====== Text excerpt ======
The Scientific Application Services (SAS) section:
  • Develops advanced algorithms and data visualization applications
  • Implements state-of-the-art methodologies to quickly and efficiently meet the biomedical imaging and informatics needs
  • Applies or develops novel systems, applications, algorithms, models, and machine learning techniques to efficiently deliver trusted data analysis
  • Supports biomedical informatics and data science services across research, clinical, and operational entities to shorten the path from data to insight

To support these initiatives, SAS created the award-winning, scalable, and dynamic Biomedical Research Informatics Computing System (BRICS, http://brics.cit.nih.gov) as a comprehensive, and customizable bioinformatics system designed to support and accelerate clinical research. This modular, web-based system makes the performance of research studies and clinical trials faster, efficient and more collaborative. Effective sharing of data is a fundamental goal in this new era of data informatics. Such informatics advances create both technical and political challenges to efficiently and effectively use biomedical resources. Designed to be initially un-branded and not associated with a particular disease, BRICS has been used so far to support multiple neurobiological studies across several institutes at NIH.
====== Data provided ======
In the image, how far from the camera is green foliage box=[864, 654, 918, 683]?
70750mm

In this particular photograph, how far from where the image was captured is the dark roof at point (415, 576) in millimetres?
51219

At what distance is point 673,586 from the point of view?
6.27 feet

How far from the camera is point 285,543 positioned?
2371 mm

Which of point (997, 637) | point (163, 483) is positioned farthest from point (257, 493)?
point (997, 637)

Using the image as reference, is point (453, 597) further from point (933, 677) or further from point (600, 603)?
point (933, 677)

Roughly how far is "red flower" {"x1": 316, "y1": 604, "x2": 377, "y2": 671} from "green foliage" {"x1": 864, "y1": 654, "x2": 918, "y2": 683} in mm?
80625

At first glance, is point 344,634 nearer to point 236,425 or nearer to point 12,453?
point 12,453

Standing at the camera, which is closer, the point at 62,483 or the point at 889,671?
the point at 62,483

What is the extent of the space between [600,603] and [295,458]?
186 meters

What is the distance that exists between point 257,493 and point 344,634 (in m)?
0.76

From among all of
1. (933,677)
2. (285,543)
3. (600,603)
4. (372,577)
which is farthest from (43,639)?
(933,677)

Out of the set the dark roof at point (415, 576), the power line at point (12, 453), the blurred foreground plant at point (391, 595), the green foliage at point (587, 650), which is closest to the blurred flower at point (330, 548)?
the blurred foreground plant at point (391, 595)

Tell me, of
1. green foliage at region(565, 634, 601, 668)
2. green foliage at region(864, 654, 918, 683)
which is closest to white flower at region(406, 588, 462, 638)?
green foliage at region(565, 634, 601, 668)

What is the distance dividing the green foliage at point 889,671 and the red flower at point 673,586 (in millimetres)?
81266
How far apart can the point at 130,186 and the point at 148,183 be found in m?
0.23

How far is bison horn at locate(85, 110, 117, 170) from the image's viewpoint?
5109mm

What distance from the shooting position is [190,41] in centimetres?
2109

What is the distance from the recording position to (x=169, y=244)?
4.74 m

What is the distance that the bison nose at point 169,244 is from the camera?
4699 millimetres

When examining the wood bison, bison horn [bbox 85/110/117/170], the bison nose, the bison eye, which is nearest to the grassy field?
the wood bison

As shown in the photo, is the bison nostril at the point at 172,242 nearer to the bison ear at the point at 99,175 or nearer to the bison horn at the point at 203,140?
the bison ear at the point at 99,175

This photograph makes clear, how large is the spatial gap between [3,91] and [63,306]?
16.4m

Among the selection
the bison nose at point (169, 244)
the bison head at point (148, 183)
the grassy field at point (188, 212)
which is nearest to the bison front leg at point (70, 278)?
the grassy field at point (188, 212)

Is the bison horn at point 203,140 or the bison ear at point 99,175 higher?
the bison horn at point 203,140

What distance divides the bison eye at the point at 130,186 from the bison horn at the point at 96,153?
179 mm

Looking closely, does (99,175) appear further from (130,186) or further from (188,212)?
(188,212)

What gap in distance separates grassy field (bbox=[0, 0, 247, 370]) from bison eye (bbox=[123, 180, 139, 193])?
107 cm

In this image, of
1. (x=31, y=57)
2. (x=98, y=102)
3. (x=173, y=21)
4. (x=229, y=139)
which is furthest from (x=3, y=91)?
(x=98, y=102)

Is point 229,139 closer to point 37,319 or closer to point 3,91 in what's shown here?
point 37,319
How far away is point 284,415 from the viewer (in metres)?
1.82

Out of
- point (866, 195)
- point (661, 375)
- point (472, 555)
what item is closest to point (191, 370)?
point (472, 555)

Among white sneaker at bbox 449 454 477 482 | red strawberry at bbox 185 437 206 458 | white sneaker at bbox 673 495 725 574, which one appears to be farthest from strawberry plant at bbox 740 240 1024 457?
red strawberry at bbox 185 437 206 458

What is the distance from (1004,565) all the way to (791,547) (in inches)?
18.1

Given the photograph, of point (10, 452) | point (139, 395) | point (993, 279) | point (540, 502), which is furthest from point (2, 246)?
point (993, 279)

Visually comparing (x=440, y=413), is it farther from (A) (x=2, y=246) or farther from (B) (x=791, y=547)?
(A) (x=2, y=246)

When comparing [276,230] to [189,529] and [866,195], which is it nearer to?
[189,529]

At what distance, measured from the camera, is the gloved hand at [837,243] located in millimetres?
======
> [Assignment 1]: According to the text about the Scientific Application Services section, across which kinds of entities does the section support biomedical informatics and data science services? List all of them.
> [Assignment 2]: Carry the passage about the Scientific Application Services section and BRICS forward from its final sentence.
The lines play no part in what comes next.

> [Task output 1]: Research, clinical, and operational entities.

> [Task output 2]:
In addition, to advance and empower scientific imaging research in the NIH intramural program, SAS has created and continues to enhance a sophisticated open source, platform-independent, n-dimensional, extensible image processing and visualization application. This application, MIPAV (Medical Image Processing Analysis and Visualization, http://mipav.cit.nih.gov), enables quantitative analysis and visualization of biomedical imaging modalities (from micro to macro) and is used by researchers at NIH and around the world. It’s open source and therefore freely available and has been downloaded over 90,000 times by researchers throughout the world.